----- Dataset rows -----
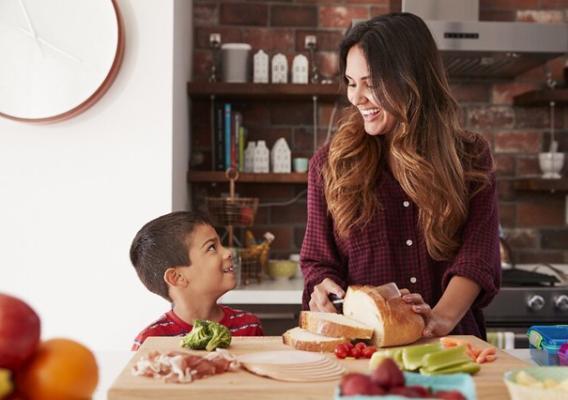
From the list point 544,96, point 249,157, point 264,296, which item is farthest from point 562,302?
point 249,157

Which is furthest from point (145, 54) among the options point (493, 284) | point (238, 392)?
point (238, 392)

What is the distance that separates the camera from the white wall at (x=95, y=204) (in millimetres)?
2482

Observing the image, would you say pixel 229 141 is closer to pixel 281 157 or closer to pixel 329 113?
pixel 281 157

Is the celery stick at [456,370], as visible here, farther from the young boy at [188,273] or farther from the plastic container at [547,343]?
the young boy at [188,273]

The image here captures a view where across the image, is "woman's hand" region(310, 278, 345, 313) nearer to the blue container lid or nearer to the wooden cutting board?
the blue container lid

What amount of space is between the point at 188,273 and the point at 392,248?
50 centimetres

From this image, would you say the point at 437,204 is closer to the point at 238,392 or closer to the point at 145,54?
the point at 238,392

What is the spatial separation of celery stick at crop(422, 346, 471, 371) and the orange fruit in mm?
492

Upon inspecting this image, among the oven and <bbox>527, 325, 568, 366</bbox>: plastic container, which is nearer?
<bbox>527, 325, 568, 366</bbox>: plastic container

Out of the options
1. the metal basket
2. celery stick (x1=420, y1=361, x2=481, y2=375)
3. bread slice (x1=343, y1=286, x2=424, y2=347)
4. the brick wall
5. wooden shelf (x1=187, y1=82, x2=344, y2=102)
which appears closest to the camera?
celery stick (x1=420, y1=361, x2=481, y2=375)

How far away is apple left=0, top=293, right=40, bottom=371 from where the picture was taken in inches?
29.0

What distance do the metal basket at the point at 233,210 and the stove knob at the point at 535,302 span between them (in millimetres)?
1099

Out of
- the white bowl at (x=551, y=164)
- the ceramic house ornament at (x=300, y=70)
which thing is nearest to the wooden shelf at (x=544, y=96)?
the white bowl at (x=551, y=164)

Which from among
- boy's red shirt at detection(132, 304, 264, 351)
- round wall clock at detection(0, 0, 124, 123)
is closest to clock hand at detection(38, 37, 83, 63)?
round wall clock at detection(0, 0, 124, 123)
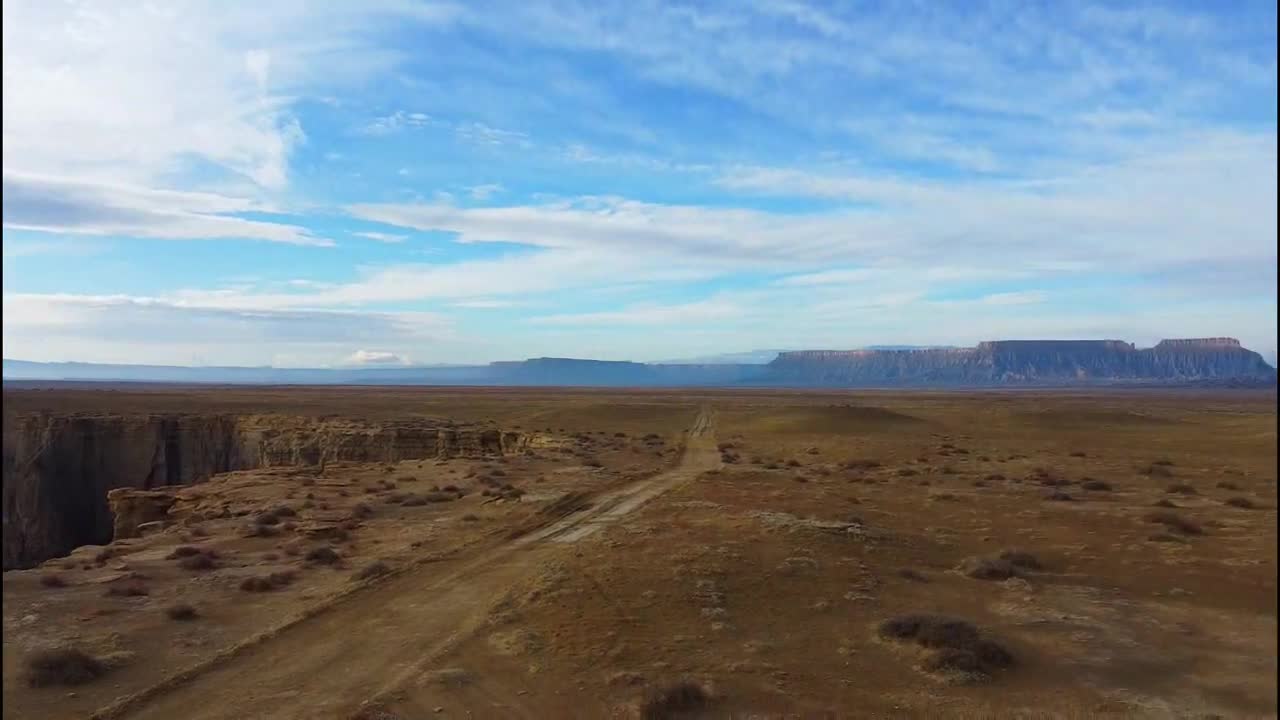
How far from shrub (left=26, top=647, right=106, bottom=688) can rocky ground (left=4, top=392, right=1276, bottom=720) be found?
0.05m

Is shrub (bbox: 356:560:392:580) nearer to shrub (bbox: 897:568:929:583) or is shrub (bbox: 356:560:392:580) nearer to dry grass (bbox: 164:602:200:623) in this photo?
dry grass (bbox: 164:602:200:623)

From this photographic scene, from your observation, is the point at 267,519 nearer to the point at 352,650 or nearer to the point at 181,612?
the point at 181,612

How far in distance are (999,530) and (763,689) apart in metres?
13.2

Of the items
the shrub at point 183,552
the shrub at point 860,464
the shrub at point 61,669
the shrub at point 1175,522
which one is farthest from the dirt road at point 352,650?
the shrub at point 860,464

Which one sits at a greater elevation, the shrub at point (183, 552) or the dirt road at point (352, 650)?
the shrub at point (183, 552)

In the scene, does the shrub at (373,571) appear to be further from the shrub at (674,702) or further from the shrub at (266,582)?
the shrub at (674,702)

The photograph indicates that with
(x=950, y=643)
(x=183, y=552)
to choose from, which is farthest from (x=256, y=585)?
(x=950, y=643)

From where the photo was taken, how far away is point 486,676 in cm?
1095

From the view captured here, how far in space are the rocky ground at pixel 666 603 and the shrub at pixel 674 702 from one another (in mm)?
37

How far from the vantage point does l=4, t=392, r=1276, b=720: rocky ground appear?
1038 cm

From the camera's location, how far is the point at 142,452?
50906 mm

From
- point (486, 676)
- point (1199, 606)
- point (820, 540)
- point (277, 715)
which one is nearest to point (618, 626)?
point (486, 676)

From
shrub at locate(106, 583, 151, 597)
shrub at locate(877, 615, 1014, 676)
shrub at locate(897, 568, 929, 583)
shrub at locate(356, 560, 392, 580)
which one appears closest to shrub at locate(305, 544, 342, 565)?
shrub at locate(356, 560, 392, 580)

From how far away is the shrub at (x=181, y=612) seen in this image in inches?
539
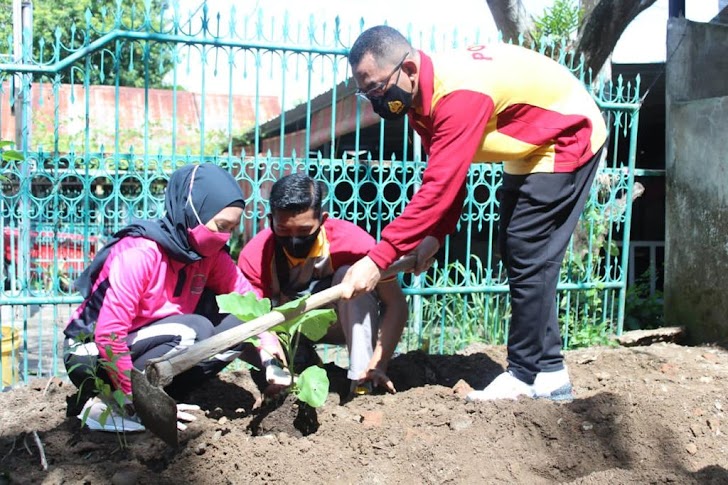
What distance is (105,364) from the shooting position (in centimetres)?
-----
Set down the complete material exactly, but do not include the images.

From the list point 544,96, point 249,157, point 264,296, which item is farthest from point 562,302?
point 249,157

Which is furthest from point (145, 54) among the options point (493, 284) | point (238, 392)?
point (238, 392)

What is the distance that separates the camera from the white wall at (x=95, y=204) (in millimetres)?
2482

Observing the image, would you say pixel 229 141 is closer to pixel 281 157 or closer to pixel 329 113?
pixel 281 157

Is the celery stick at [456,370], as visible here, farther from the young boy at [188,273] or farther from the plastic container at [547,343]?
the young boy at [188,273]

The image here captures a view where across the image, is "woman's hand" region(310, 278, 345, 313) nearer to the blue container lid or nearer to the wooden cutting board?
the blue container lid

What amount of space is between the point at 188,273 and the point at 392,248?
50 centimetres

From this image, would you say the point at 437,204 is closer to the point at 238,392 or closer to the point at 145,54?
the point at 238,392

What is the spatial separation of celery stick at crop(422, 346, 471, 371) and the orange fruit in mm?
492

Upon inspecting this image, among the oven and <bbox>527, 325, 568, 366</bbox>: plastic container, which is nearer?
<bbox>527, 325, 568, 366</bbox>: plastic container

Out of the options
1. the metal basket
2. celery stick (x1=420, y1=361, x2=481, y2=375)
3. bread slice (x1=343, y1=286, x2=424, y2=347)
4. the brick wall
5. wooden shelf (x1=187, y1=82, x2=344, y2=102)
which appears closest to the camera?
celery stick (x1=420, y1=361, x2=481, y2=375)

How far away is apple left=0, top=293, right=40, bottom=371 from where the picture was taken in inches?
29.0

What distance do the metal basket at the point at 233,210 and the stove knob at the point at 535,302 span between them (in millimetres)?
1099

Out of
- the white bowl at (x=551, y=164)
- the ceramic house ornament at (x=300, y=70)
which thing is nearest to the wooden shelf at (x=544, y=96)?
the white bowl at (x=551, y=164)

Which from among
- boy's red shirt at detection(132, 304, 264, 351)
- round wall clock at detection(0, 0, 124, 123)
is closest to clock hand at detection(38, 37, 83, 63)?
round wall clock at detection(0, 0, 124, 123)
How far from shrub (left=26, top=647, right=106, bottom=688) can rocky ground (left=4, top=392, right=1276, bottom=720) be found?
0.05m

Is shrub (bbox: 356:560:392:580) nearer to shrub (bbox: 897:568:929:583) or is shrub (bbox: 356:560:392:580) nearer to dry grass (bbox: 164:602:200:623) in this photo?
dry grass (bbox: 164:602:200:623)

From this photographic scene, from your observation, is the point at 267,519 nearer to the point at 352,650 or nearer to the point at 181,612?
the point at 181,612

How far in distance are (999,530) and (763,689) apart in metres?
13.2

Of the items
the shrub at point 183,552
the shrub at point 860,464
the shrub at point 61,669
the shrub at point 1175,522
which one is farthest from the dirt road at point 352,650?
the shrub at point 860,464

Which one sits at a greater elevation, the shrub at point (183, 552) or the dirt road at point (352, 650)?
the shrub at point (183, 552)

In the scene, does the shrub at (373,571) appear to be further from the shrub at (674,702) or further from the shrub at (266,582)?
the shrub at (674,702)

The photograph indicates that with
(x=950, y=643)
(x=183, y=552)
to choose from, which is farthest from (x=256, y=585)?
(x=950, y=643)

From where the photo was taken, how far away is point 486,676 in cm?
1095

From the view captured here, how far in space are the rocky ground at pixel 666 603 and the shrub at pixel 674 702 from one another (in mm)?
37

How far from the vantage point does l=4, t=392, r=1276, b=720: rocky ground appear?
1038 cm

From the camera's location, how far is the point at 142,452?
50906 mm

From
- point (486, 676)
- point (1199, 606)
- point (820, 540)
- point (277, 715)
which one is nearest to point (618, 626)?
point (486, 676)

From
shrub at locate(106, 583, 151, 597)
shrub at locate(877, 615, 1014, 676)
shrub at locate(897, 568, 929, 583)
shrub at locate(356, 560, 392, 580)
which one appears closest to shrub at locate(305, 544, 342, 565)?
shrub at locate(356, 560, 392, 580)

From how far away is the shrub at (x=181, y=612) seen in this image in inches?
539
What distance is (105,364) from the shooting position (in centimetres)?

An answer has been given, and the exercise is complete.